The U.S. Securities and Exchange Commission has issued a rare no-action letter confirming that tokens distributed by DoubleZero, a decentralized physical infrastructure (DePIN) project, fall outside the scope of federal securities laws.

The letter, released on Sept. 29 by the SEC’s Division of Corporation Finance, stated that the agency would not recommend enforcement if DoubleZero’s programmatic transfers of its native 2Z token proceed under the conditions described by the company’s counsel in its Sept. 25 submission.

In that submission, DoubleZero’s legal team explained that the 2Z token is not designed as an investment vehicle but as a functional reward within its network. “Upon launch, 2Z tokens will be offered and sold to Network participants in two ways: (i) as compensation to Network Providers for their provision of high-performance network connectivity, and (ii) as compensation to Resource Providers for their calculation of Provider Payment amounts,” the filing stated.
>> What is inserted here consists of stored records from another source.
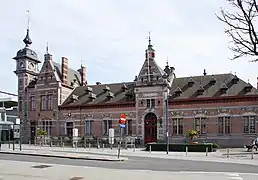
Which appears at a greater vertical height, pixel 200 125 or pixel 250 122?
pixel 250 122

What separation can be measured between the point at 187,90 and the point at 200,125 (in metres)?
5.14

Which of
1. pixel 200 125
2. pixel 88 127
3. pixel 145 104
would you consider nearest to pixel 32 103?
pixel 88 127

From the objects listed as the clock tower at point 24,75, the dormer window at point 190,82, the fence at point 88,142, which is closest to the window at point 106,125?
the fence at point 88,142

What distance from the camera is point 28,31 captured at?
58.0 meters

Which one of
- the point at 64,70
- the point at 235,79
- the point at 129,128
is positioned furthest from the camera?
the point at 64,70

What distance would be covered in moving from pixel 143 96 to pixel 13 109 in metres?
39.3

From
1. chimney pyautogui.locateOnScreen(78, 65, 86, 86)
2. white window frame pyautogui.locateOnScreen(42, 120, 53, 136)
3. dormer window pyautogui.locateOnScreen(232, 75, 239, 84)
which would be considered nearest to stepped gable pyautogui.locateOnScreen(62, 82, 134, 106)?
white window frame pyautogui.locateOnScreen(42, 120, 53, 136)

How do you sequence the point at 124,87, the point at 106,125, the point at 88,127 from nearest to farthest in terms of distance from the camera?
1. the point at 106,125
2. the point at 88,127
3. the point at 124,87

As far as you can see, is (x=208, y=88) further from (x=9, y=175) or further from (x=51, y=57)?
(x=9, y=175)

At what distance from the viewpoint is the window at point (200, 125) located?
4453cm

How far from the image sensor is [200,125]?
44594 millimetres

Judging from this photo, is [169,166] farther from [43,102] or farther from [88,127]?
[43,102]

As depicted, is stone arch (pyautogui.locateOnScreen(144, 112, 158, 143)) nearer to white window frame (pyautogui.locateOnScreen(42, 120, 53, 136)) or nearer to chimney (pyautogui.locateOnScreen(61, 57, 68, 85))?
white window frame (pyautogui.locateOnScreen(42, 120, 53, 136))

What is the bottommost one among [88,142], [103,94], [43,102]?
[88,142]
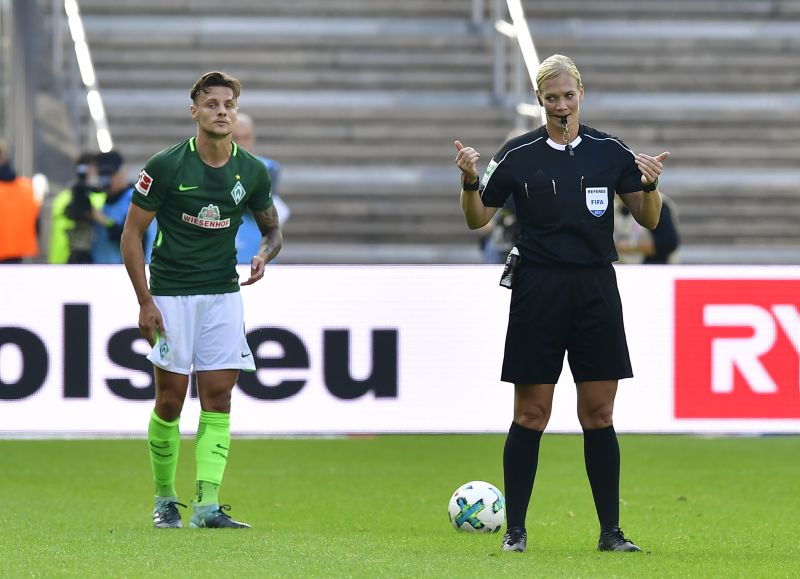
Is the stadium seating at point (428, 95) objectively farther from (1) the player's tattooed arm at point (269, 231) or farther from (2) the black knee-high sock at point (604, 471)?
(2) the black knee-high sock at point (604, 471)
The Foundation argued that these “Programmatic Transfers” are integral to the protocol’s operation and “are not required to be registered under the Securities Act,” nor should 2Z “be registered as a class of equity securities under the Securities Exchange Act.”

Why DoubleZero tokens fall outside securities laws

DePIN projects, like DoubleZero, represent a growing sector of blockchain innovation, using token incentives to coordinate contributions of physical resources such as storage, bandwidth, mapping data, or energy—2Z tokens, for example, will be distributed as “programmatic transfers” to participants providing connectivity or performing network calculations.

Commissioner Hester Peirce commented that this structure separates DePIN tokens from traditional fundraising models often subject to the Howey Test—the legal framework used to determine whether an asset qualifies as a security.

“These tokens are neither shares of stock nor promises of profits from others’ efforts,” she stated, describing them instead as “functional incentives” for infrastructure growth. She said that classifying them as securities “would suppress the growth of networks of distributed providers of services.”

DoubleZero general counsel Mari Tomunen echoed her view, stating: “When the value of the token comes from other network participants’ work, Howey simply does not apply.”